The dataset toolbar company requested to remain undisclosed. The data are not publically available, but were utilized in previous works to model users’ browsing behaviors (see for example, [11]). Despite this limitation, we make the anonymized network, together with the labels of all filtered users, available in a public repository [25].

We took several actions to ensure the data’s credibility. First, we only included users with a total number of URLs between 100 and 9000 over the entire three-month period to model a typical human browsing activity. Second, to ensure a continuous analysis, we included users whose first and last browsing sessions were at least 30 days apart. Altogether, our study includes about 25,000 qualified users.

Data labeling

The Google Safe Browsing (GSB) API is a blacklist-based API that is often used for classifying URLs [26]. We consider a user to be exposed if she entered a URL that GSB classified as malicious. Correspondingly, we define users as risky in a specific learning period if they entered at least one malicious URL, and safe otherwise. By definition, all users are initially categorized as safe and can transition to the risky category, yet they cannot become safe again. Following 30, 60, and 90 days, 8.5%, 14.9%, and 16.35% of the users are considered risky. These percentages are within the range stated by other papers as the proportion of risky users in society [3, 4]. Note that the classification is URL-specific and not domain-specific. Namely, the percentage of URLs that are considered malicious in a given domain is often low, and most domains containing malicious URLs also have many completely safe ones.

Splitting the data

Our goal is to predict which users will enter a malicious URL within 60–89 days by studying the users’ behavior during the first 0–59 days. These full 90 days were the same calendric days for all users. We chose the same calendric days to ensure no data leakage to the test set. We randomly split the data (i.e., the users, their features in every feature set, and their labels), using 80% of the data for training and the rest for test purposes. We perform 10-fold cross-validation on the train set itself, where 90% of the users are used for learning and the other 10% for validation in every iteration. The performances of the final classifiers are tested on 20% of the users who were not used in training and unseen by any of the models.
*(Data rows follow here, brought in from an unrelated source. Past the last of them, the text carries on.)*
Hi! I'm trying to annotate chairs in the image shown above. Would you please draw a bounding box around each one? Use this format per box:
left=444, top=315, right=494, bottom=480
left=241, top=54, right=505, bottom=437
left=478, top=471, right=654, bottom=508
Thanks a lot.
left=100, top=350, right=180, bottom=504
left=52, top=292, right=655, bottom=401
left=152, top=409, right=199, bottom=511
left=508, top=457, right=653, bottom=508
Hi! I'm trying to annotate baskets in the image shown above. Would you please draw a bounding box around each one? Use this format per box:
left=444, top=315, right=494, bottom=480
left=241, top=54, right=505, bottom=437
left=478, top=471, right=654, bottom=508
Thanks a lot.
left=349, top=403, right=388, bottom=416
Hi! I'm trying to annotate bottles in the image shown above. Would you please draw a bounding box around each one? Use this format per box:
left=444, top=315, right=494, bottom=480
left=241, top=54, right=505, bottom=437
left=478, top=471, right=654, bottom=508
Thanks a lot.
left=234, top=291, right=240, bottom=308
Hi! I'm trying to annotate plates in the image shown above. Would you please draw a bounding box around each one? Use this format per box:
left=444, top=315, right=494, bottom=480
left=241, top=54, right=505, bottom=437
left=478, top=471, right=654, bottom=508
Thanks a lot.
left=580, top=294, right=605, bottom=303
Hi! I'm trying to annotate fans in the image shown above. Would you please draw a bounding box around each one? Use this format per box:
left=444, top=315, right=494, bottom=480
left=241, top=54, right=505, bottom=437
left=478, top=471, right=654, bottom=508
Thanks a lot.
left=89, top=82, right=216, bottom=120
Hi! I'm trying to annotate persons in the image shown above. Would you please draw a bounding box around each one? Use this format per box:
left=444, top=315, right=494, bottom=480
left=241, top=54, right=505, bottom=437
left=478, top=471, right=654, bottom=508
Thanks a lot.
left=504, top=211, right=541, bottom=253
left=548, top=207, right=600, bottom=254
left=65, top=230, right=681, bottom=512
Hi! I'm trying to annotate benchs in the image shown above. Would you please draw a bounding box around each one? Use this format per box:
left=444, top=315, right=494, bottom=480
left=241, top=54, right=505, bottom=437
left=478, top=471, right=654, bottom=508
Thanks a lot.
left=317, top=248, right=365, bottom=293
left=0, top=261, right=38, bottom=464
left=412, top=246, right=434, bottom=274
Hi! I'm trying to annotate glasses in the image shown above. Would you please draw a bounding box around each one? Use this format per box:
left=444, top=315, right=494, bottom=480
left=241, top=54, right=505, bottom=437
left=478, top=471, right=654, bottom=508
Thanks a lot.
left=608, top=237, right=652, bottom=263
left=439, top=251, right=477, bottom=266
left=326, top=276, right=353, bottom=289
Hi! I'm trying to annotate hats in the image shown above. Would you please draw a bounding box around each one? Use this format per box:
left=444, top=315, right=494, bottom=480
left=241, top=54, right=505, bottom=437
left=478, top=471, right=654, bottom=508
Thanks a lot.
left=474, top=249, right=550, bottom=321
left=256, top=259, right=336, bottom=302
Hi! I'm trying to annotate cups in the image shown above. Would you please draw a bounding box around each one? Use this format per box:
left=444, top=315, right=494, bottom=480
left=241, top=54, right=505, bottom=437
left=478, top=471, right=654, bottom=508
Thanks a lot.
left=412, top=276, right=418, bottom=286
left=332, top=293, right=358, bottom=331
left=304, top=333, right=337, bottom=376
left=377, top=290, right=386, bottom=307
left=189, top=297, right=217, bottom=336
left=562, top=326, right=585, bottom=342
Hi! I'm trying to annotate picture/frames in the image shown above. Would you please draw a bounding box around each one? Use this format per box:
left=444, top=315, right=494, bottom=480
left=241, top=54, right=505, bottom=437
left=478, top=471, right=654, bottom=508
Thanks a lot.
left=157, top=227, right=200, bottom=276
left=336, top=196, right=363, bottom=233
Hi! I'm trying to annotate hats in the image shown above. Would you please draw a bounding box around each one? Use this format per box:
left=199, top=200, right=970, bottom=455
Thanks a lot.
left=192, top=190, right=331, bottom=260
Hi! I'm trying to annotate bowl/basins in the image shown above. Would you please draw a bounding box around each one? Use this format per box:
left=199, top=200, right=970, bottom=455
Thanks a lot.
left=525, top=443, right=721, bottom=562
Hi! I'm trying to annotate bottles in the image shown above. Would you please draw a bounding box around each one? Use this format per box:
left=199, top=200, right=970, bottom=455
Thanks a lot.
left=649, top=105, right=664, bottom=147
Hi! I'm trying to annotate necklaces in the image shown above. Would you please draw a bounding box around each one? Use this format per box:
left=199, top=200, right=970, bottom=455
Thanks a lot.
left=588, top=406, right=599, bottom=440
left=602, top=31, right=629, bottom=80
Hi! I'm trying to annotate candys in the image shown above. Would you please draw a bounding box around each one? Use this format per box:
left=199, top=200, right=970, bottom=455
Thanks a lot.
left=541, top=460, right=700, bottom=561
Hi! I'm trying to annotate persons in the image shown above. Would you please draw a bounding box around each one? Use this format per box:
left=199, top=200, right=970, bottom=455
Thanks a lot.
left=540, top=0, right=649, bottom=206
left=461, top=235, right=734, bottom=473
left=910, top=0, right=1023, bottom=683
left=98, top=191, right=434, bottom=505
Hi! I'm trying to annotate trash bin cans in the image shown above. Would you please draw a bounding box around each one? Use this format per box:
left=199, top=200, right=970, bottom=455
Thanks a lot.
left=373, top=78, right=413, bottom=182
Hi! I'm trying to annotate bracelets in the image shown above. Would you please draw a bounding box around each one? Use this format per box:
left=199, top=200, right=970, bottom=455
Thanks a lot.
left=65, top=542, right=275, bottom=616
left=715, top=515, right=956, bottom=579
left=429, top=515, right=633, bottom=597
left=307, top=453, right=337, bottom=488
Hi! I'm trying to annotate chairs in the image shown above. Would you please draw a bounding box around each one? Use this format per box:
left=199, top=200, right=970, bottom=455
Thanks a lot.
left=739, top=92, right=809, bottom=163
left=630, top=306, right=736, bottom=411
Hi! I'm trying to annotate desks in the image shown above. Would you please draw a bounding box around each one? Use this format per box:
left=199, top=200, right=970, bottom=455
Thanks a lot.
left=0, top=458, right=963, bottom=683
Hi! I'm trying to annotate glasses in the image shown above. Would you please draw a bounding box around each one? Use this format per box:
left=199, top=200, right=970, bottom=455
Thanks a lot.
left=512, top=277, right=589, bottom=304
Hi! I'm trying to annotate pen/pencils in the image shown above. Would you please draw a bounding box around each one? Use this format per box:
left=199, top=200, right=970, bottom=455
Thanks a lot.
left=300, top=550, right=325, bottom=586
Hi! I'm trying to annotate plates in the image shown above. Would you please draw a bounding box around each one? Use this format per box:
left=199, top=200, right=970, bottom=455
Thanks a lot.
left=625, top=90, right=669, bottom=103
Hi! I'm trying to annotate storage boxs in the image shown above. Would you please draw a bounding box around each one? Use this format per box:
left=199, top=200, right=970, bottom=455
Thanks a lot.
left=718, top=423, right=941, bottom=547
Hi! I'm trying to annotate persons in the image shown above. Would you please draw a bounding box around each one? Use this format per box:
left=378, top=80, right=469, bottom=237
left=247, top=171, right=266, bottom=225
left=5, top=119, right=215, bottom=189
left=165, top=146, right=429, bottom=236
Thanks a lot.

Feature extraction for Network Framework

The Network Framework distinguishes between safe users, UCRUs and CRUs. For safe users, it predicts that their probability of becoming infected is 0. For UCRUs, we use the URR as a feature for prediction. For CRUs, we use features we extracted from the network using the node2vec algorithm [27]. This method allows learning continuous feature representations for nodes in networks. It takes a graph of the form G(V,E,W) as input and treats every node as a ‘word’. It then simulates random walks between nodes in the graph to create ‘sentences’ that add up to a ‘corpus’, similar to the textual corpora used in natural language processing models. The output of the algorithm is an embedding (a vector representation) for each of the graph’s nodes. We define the size of the output vector to be 64, in order to balance between the number of features and the total information each one ‘represents’. After running the algorithm on the graph, similar nodes are represented by similar vectors. Due to the structure of the algorithm, similar nodes are considered as such if they play similar roles in their connected component and in the entire network.

To incorporate the second layer in our predictions for CRUs, we combine the extracted node2vec features with the URR.

To incorporate the third layer, we depict two traits for every user comprised of binary vectors of size 60, corresponding to the number of days in the learning period. The first indicates the day on which each user joined the CRUN. The second indicates the days following the joining day in which the user entered at least one malicious URL (Fig 2).

The Browsing Framework–baseline comparison

We compare our framework to a Browsing Framework baseline, which includes features previously shown to be effective for malware prediction [3, 4]. Specifically, for each user, we extract a total of 47 features. Each feature belongs to one of three groups: general browsing habits, risky browsing habits, and time-related habits. The general browsing habits group includes features such as the total number of sessions, the user’s average session duration, and her number of URLs per session. The risky browsing habits group includes similar features, specifically regarding sessions that contained a malicious URL. An example of such a feature is the total number of sessions in which the user entered at least one malicious URL. The time-related habits group portrays the hours of the day during which the user was most active (for the complete list of features see S2 Text. Feature extraction for the browsing framework).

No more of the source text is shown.